The compiler doesn't eliminate it; it just never optimizes it into a cmov in the first place. The C++ abstract machine doesn't evaluate the not-used side of the ternary operator.

int a, b;
void foo(int sel) {
    sel ? a++ : b++;
}

compiles like so (Godbolt):

foo(int):
    test    edi, edi
    je      .L2                # if(sel==0) goto
    add     DWORD PTR a[rip], 1   # ++a
    ret
.L2:
    add     DWORD PTR b[rip], 1   # ++b
    ret

The ternary operator can only optimize to an asm cmov if neither input has any side-effects. Otherwise they're not exactly equivalent.
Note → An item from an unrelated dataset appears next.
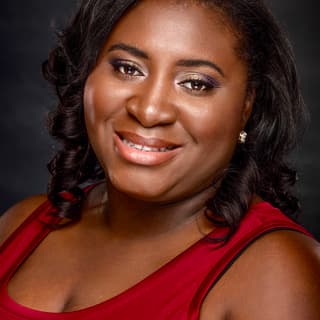 Tamika C.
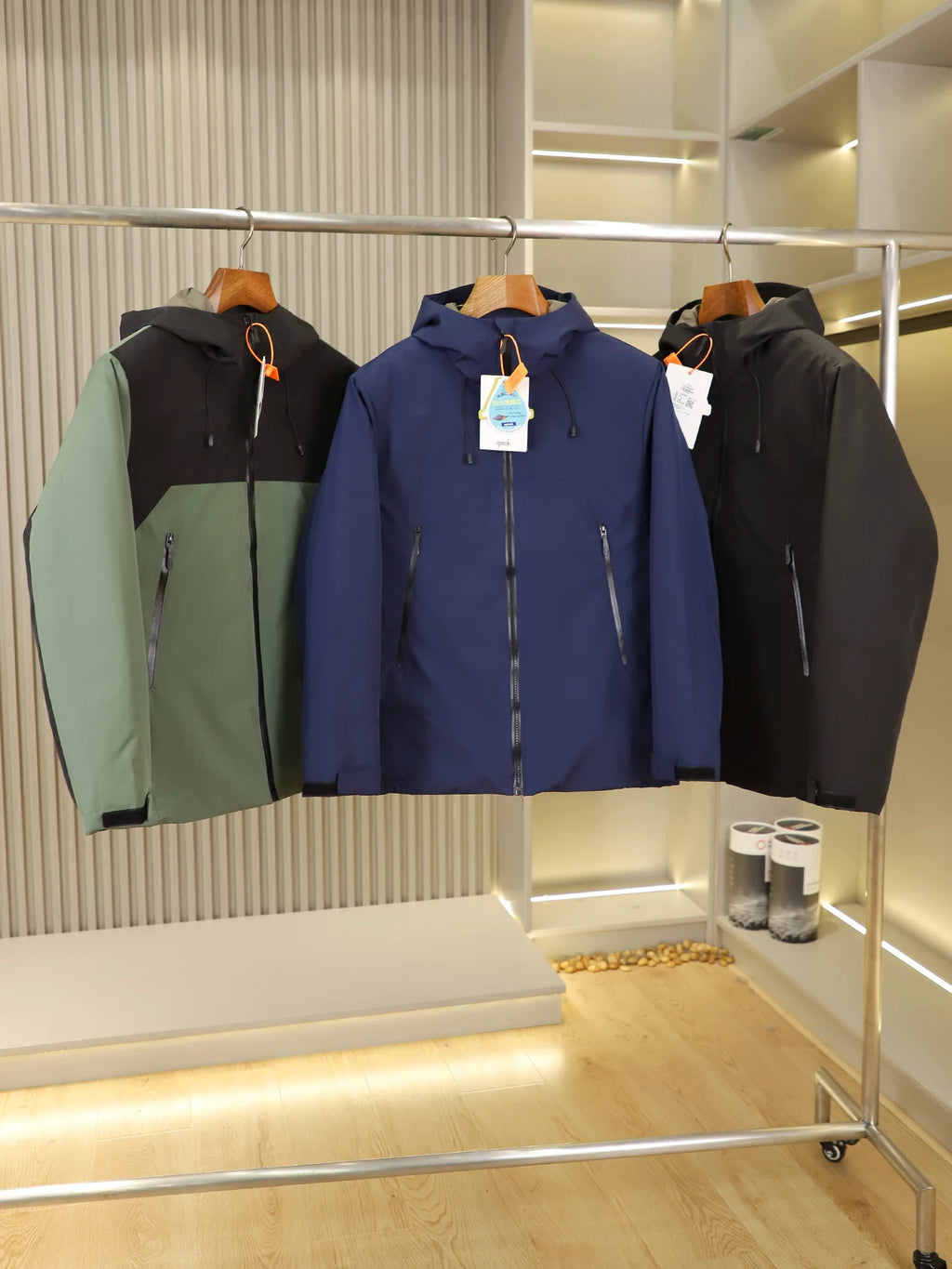 Product Image Alt Text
In the C++ abstract machine (i.e. the input to gcc's optimizer), your foo2 does always call f(), while your foo1 doesn't. It's no surprise that foo1 compiles the way it does.

For foo2 to compile that way, it would have to optimize away the call to f(). It's always called to create an arg for ternary().


There is a missed-optimization here, which you should report on GCC's bugzilla (use the missed-optimization keyword as a tag). https://gcc.gnu.org/bugzilla/enter_bug.cgi?product=gcc

A call to int f() __attribute__ ((pure)); should be able to be optimized away. It can read globals, but must not have any side effects. (https://gcc.gnu.org/onlinedocs/gcc/Common-Function-Attributes.html)

As @melpomene discovered in comments, int f() __attribute__ ((const)); does give you the optimization you're looking for. An __attribute__((const)) function can't even read globals, only its args. (Thus with no args, it must always return a constant.)

HVD points out that gcc doesn't have any cost info for f(). Even if it could have optimized away the call to ((pure)) f() as well as to ((const)) f, maybe it didn't because it didn't know it was more expensive than a conditional branch? Possibly compiling with profile-guided optimization would convince gcc to do something?

But given that it made the call to ((const)) f conditional in foo2, gcc may just not know that it can optimize away calls to ((pure)) functions? Maybe it can only CSE them (if no globals have been written), but not optimize away entirely from a basic block? Or maybe the current optimizer just fails to take advantage. Like I said, looks like a missed-opt bug.